William Wu and Steven Chan were posthumously awarded honours degrees by Monash University.

===Media===
Early media coverage focused on Xiang's limited English skills and resulting difficulties communicating as possible contributing factors to his decisions.

There was also editorial coverage arguing both for and against additional legal restrictions on handguns being introduced in Australia.

Shooting massacres in Australia and other English-speaking countries often occurred close together in time. Forensic psychiatrists attribute this to copycat behaviour, which is in many cases triggered by sensational media treatment. Mass murderers study media reports and imitate the actions and equipment that are sensationalised in them. The Monash shooting occurred at the height of publicity for the Beltway sniper attacks, which was extremely prominent from 3 October to the arrest of the perpetrators on 24 October 2002, three days after the Monash shootings.

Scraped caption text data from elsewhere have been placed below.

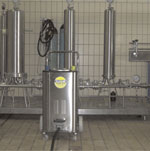 use powerful steam vapour to thoroughly cleans wine bottling lines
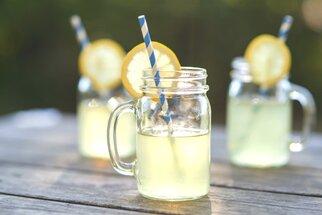 Domácí limonády, které musíte vyzkoušet: Zázvorová, okurková i broskvová s melounem
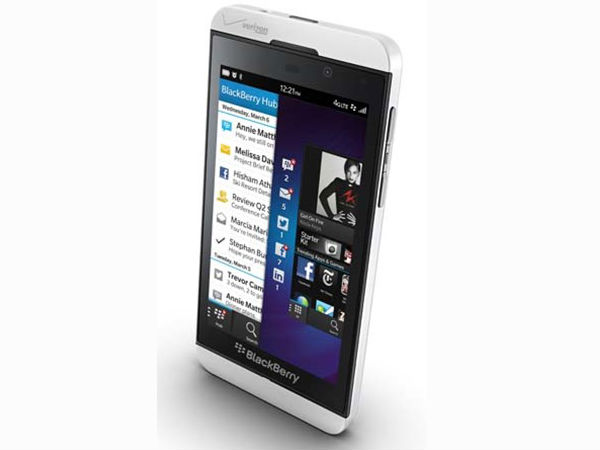 BlackBerry New Smartphones Z10 And Q10 Photos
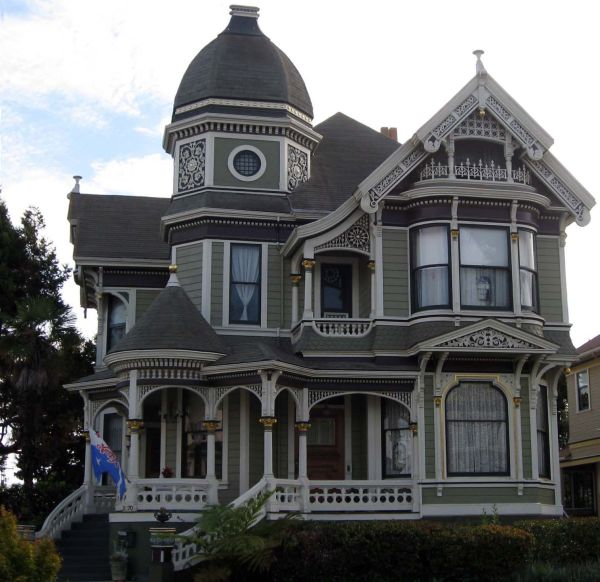 A guide for architectural and interior design styles for Victorian style house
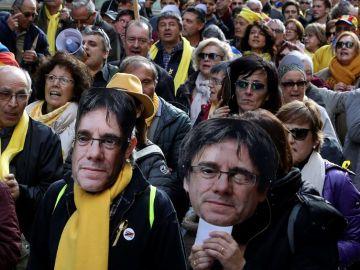 Miles de personas se reúnen en las inmediaciones del Parlament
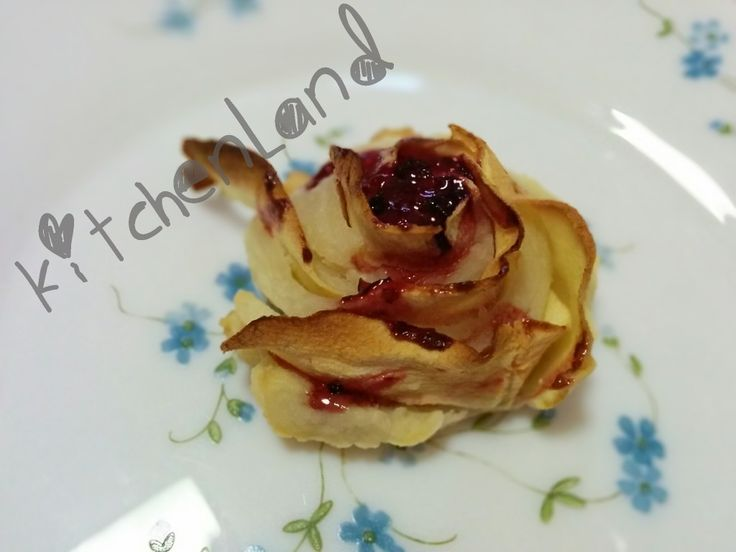 #rose  di  #pasta   #sfoglia   #gialloblogs   #giallozafferano   #ricette   #ricettefacili   #ricettadelgiorno   #cucina   #cucinaitaliana   #food   #foodblogger   #foodphotography   #italianfood   #cooking   #dolci   #sweet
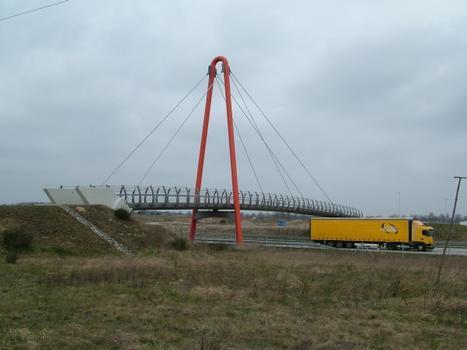 Fuß- und Radwegbrücke über die A 12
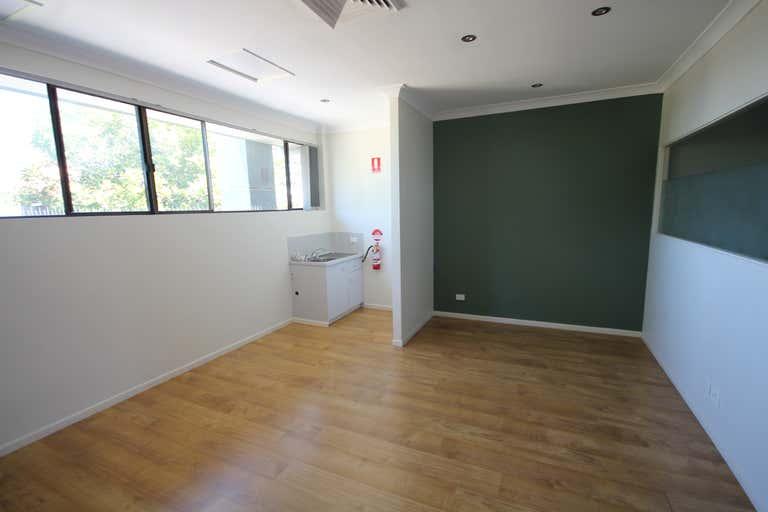 Suite 11/2098 Gold Coast Highway Miami QLD 4220 - Image 3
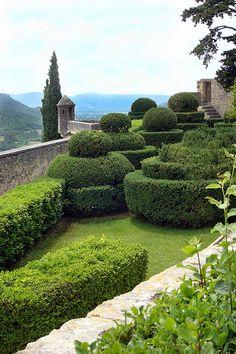 Ansouis Château, Entry Garden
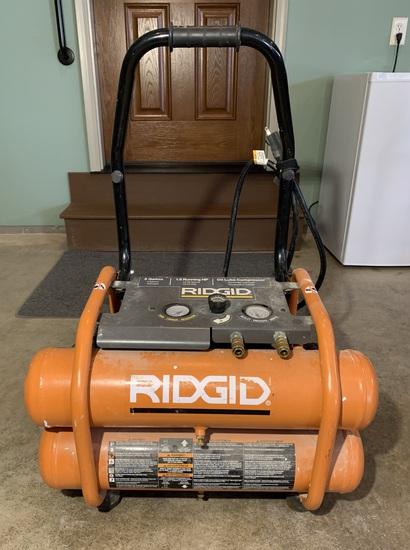 Ridgid 5 Gallon Portable Air Compressor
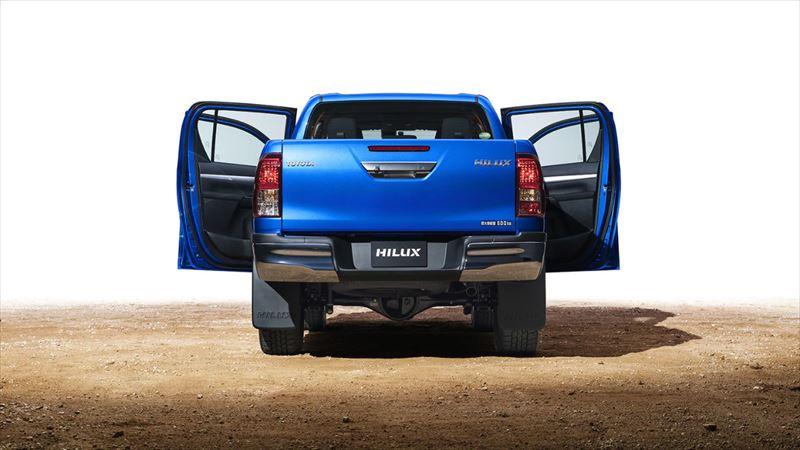 トヨタ ハイラックス タフ&エモーショナルな独自のデザイン。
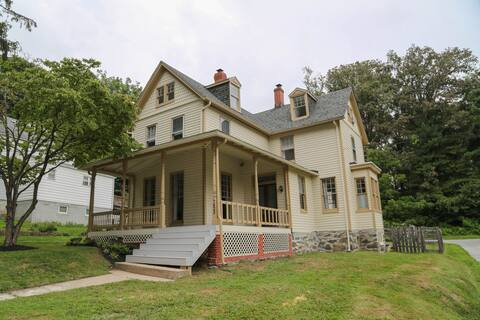 Charming Victorian, steps from Main Street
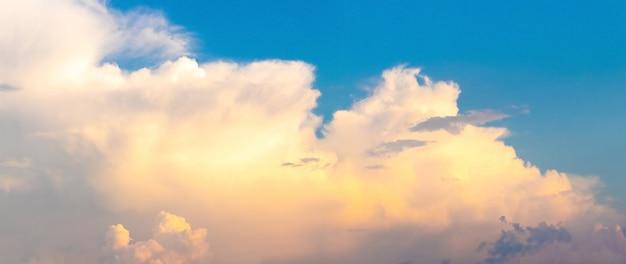 Nuvens fofas no céu azul ao pôr do sol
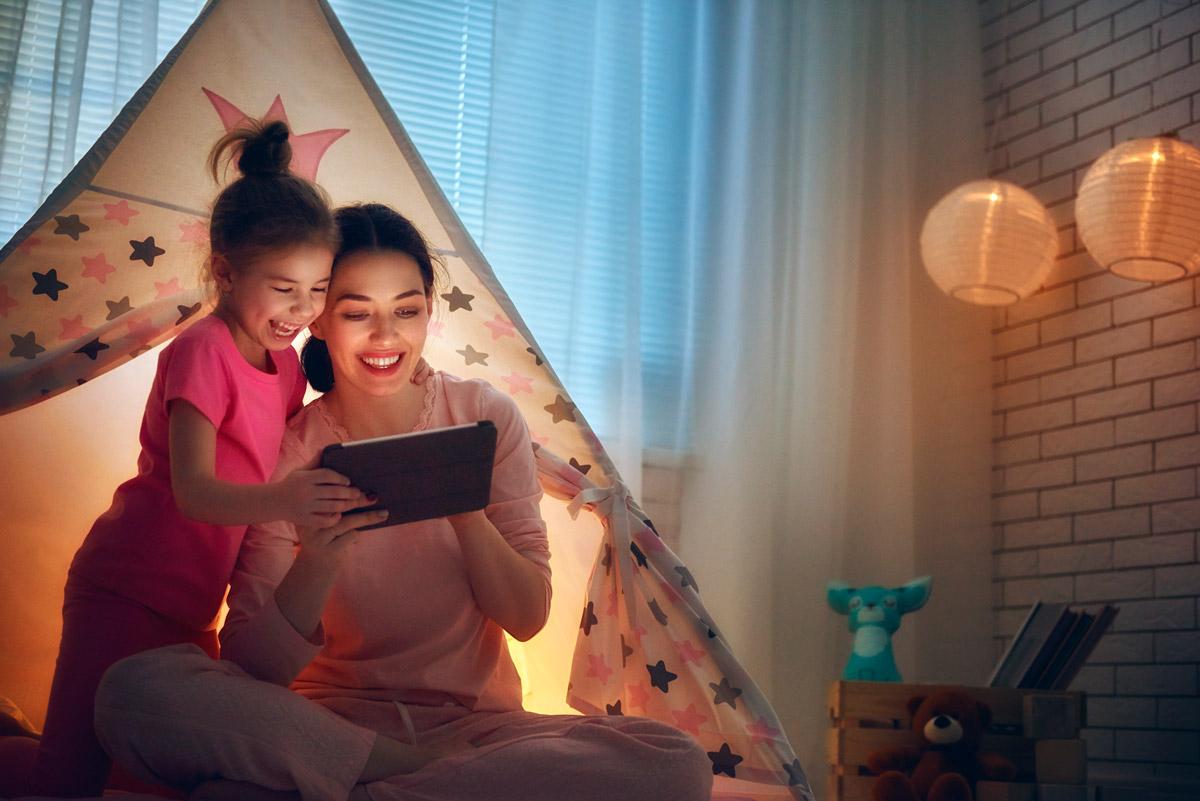 Disponemos de servicios de cuidados nocturnos para los más pequeños - Empleada en casa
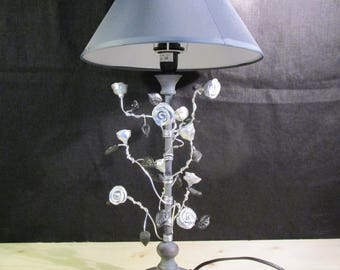 Electric lamp with climbing roses on the foot
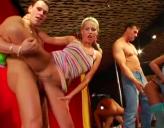 Sexo en Discoteca donde Las Chicas Chupan polla y los Tipos Follan Duro
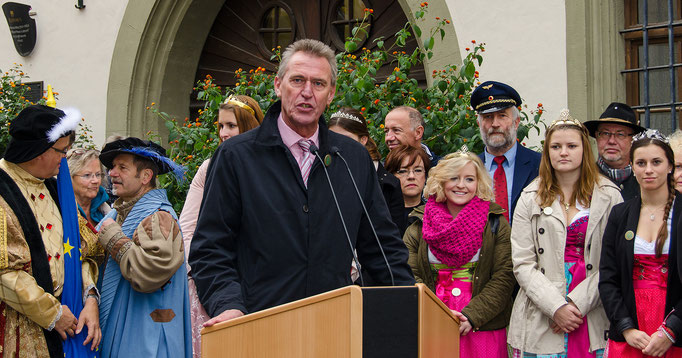 Oberbürgermeister Siegfried Müller bei seiner Ansprache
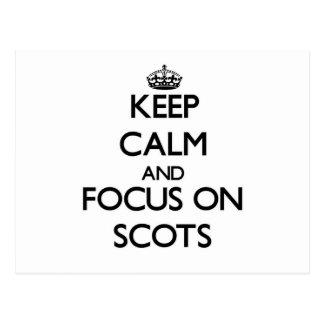 Guarde la calma y el foco en escocés tarjetas postales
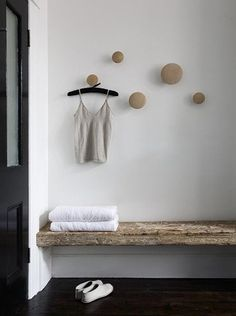 rustic bench, knobs look like muuto Estilo Interior, Interior Styling, Rustic Bench, Rustic Decor, Rustic Wood, Raw Wood, Rustic Cafe, Rustic Entryway, Rustic Office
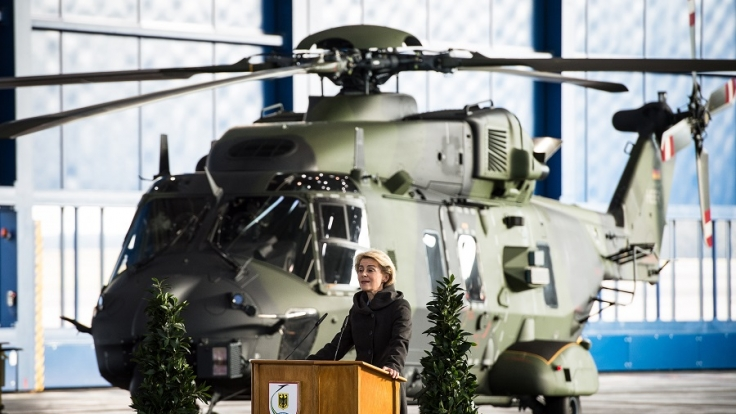 Verteidigungsministerin Ursula von der Leyen verteidigt Hubschrauber-Anschaffung. (Foto)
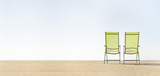 Zwei Stühle am Strand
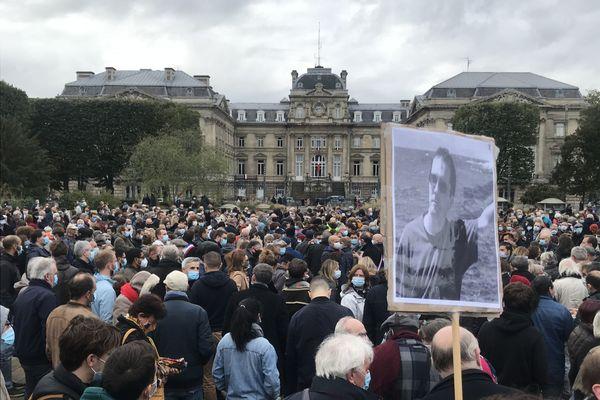 Plus d'un millier de personnes se sont rassemblées place de la République à Lille pour rendre hommage à Samuel Paty, assassiné par un terroriste vendredi à Conflans-Sainte-Honorine.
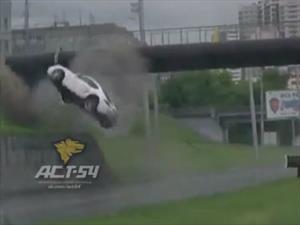 Un Porsche Cayman se accidenta y vuela por los aires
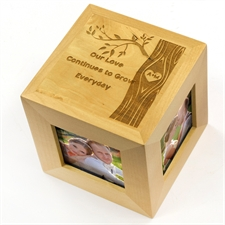 Cubo de fotos de madera de romance encantador grabado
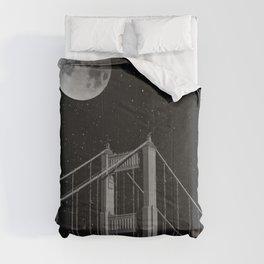 Full Moon Over Golden Gate Bridge San Francisco, California Comforters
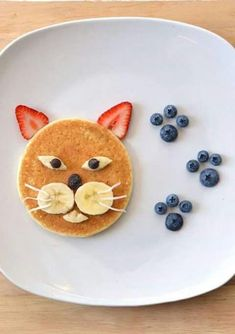 pancake for kids Pancake cat - - pancake Cute Food, Good Food, Yummy Food, Pancake Cat, Food Art For Kids, Toddler Snacks, Kid Snacks, Cute Snacks, Food Decoration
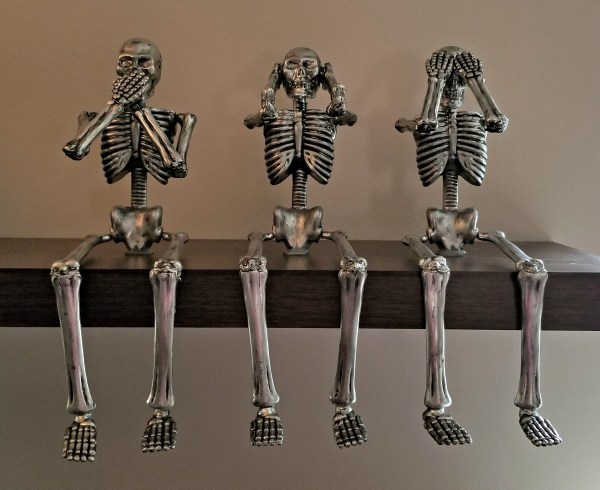 DIY Painted Skeleton Decor, Remodelaholic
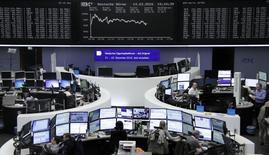 Las bolsas europeas repuntaban en su apertura el jueves después de que la indicación de la Reserva Federal estadounidense de que reducirá las alzas de los tipos de interés esperados para este año alentara a los mercados internacionales.  En la imagen, operadores en sus mesas delante del índice de precios alemán DAX, en la bolsa de Frácnfort, Alemania, el 14 de marzo de 2016.     REUTERS/Staff/Remote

=== Gun ownership laws ===

The then Prime Minister of Australia, John Howard, initiated another review of Australian gun laws, the last having been after the Port Arthur massacre, after it was discovered that Xiang had acquired his firearms legally. The Victorian State Government prepared new laws doubling the punishment for misuse of handguns and introducing new laws against trafficking in handguns after the shooting, and all other states followed.

The National Handgun Buyback Act 2003 put new restrictions on maximum calibre, magazine capacity and minimum barrel lengths for handguns held on a Category H sport/target shooting licence. Victoria began its handgun buyback scheme in August 2003.

=== Bravery awards ===
Lee Gordon-Brown, Alastair Boast, Brett Inder, Bradley Thompson, Andrew Swann and Colin Thornby all received bravery awards for their part in restraining Xiang and helping injured victims. The Royal Humane Society awarded Gordon-Brown the 2005 Stanhope Gold Medal, the highest Commonwealth award for bravery. In addition The Royal Humane Society of Australasia (RHSA) awarded him the 2004 Clarke Gold Medal of the RHSA and he was awarded the Star of Courage, the second highest award for bravery in the Australian honours system. The RHSA awarded Alastair Boast the Gold Medal of the RHSA.